[Texto fuente]
━━━━━━━━━━━━━━━━

—por Alberto Hernández—
En medio del
Caribe, como pidiendo atención, una isla navega. La turbulencia de su interior,
entre palmeras, arena y algunos ojos preparados para la tormenta, remueve los
huesos de los muertos. Las tumbas se levantan y aparecen los exiliados del
tiempo.
Los que agitan
las manos y las camisas rotas desde cuevas y ventanas saben que el mundo
regresa con toda la fuerza. Que ya el mar no será protector de la costa ni de
los hemisferios de la pequeña ciudad.
No hay tal
tormenta. No hay ensueño capaz de desatar tanto ruido. Un muchacho negro, de
ojos verdes o azules mira desde la orilla el resto del mundo. Se le agita un
poema en la lengua. Lo saborea y lo deja caer sobre la concha de un cangrejo.
Así lo imagina. Así lo dice:
The fishermen rowing homeward in the dusk
Do not consider the stillness through which they
move,
So, I since feeling drown, should no more ask
For the safe twilight which your calm hand gave…
Entonces oye la
voz áspera de la madre y deja de organizar desde el borde de su pequeña Santa
Lucía lo que habría sido después su destino. Recorre la distancia entre la
playa y la casa. O el borde del horizonte y la raspadura de lo que podría
decirse es su espacio para continuar imaginando el salitroso espectro de un mar
que lo separa del resto de la humanidad.

━━━━━━━━━━━━━━━━

[Tarea] Continúa el texto sobre el muchacho negro en la orilla de Santa Lucía a partir de su última oración.

Datos recopilados
━━━━━━━━━━━━━━━━

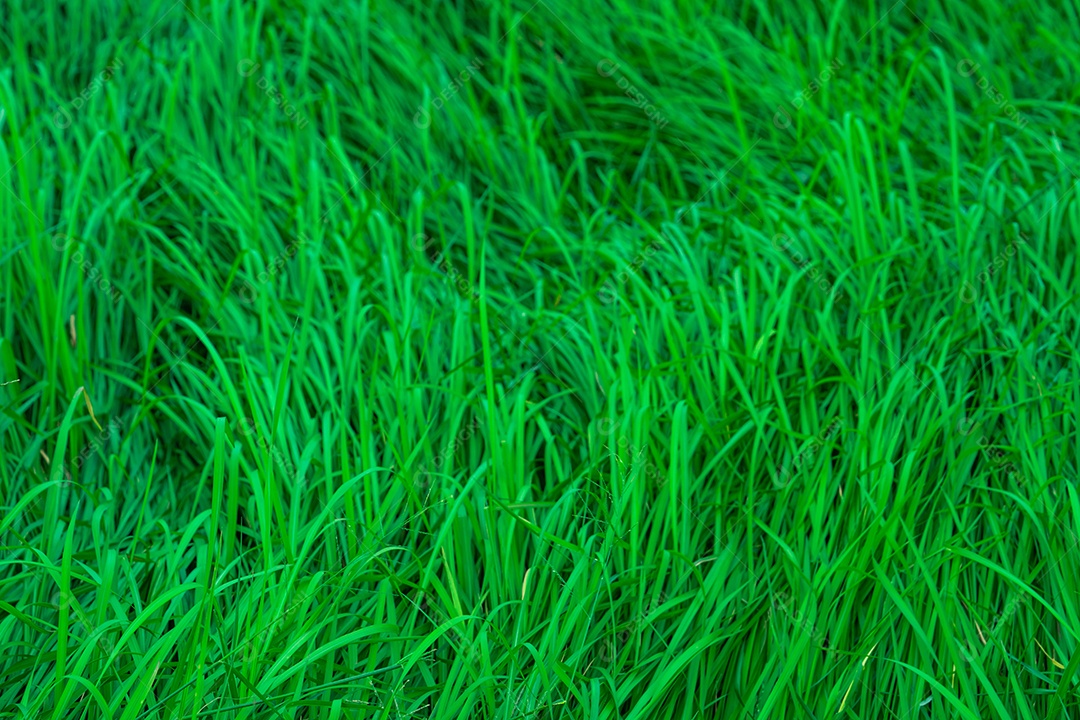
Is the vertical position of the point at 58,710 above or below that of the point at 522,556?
above

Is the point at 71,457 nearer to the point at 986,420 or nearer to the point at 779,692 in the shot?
the point at 779,692

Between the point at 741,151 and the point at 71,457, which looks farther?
the point at 741,151

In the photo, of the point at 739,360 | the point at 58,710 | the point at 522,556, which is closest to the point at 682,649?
the point at 522,556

━━━━━━━━━━━━━━━━

[Respuesta]
Camina
arrastrando los pies. Siente la arena tibia en sus talones. De pronto,
anochece.
Ya no será el sol
ni los hombres sobre la arena, sobre el polvo marino quienes se mueven o
sienten la calma o la desesperanza. En todo caso, el mar sigue allí, nunca
duerme. Con su gran ojo abierto, dispuesto a tragarse cualquier impertinencia,
barco, goleta o astro que caiga desde el misterio.
Era 1930. El año
de su nacimiento en aquella isla que casi nadie nombra. Era un año difícil,
duro en este lado del continente. Tranquilo, sin sobresaltos, mientras Europa
se enfrentaba a Europa. Los ojos claros del muchacho caribeño se sometían a las
mareas. Desde ellas imaginaba el sopor de la lejanía. Imaginaba, pensaba. En St.
Mary´s College y luego en University of the West Indies reveló su carácter, el
filo de sus palabras, el arrastre que traía desde su adentro más claro,
enfrentado a las cadenas de su pasado, a los gritos de aquellos negros
arrastrados por la codicia de los mercaderes. Y así llegó sobre las olas de su
pequeño mar a Columbia, Yale y Harvard, donde pulió su intelecto. Y le dio más
sentido a su método para insertarse en el mundo de las letras, en el mundo de
una sensibilidad rocosa pero posible de romper con las voces más portentosas de
la memoria.
Su idioma, el
adquirido, le sirvió para enseñarlo en Boston, mientras la poesía se le
enredaba en las venas. Y el mar seguía allí, pendiente, orillándose a diario en
la puerta de su casa. Pero también habló de mucha poesía, de teatro, de drama.
De lo que poca gente enseñaba en las aulas mientras bajo el sol de su isla era
diario devenir.
Por eso escribió,
para no morirse, como muchos: Dream on
Monkey Island, Pantomime, The Last Carnival. Luego, en 1987 dejó The Arkansas Testament y cerró su ciclo
en 1990 con Omeros.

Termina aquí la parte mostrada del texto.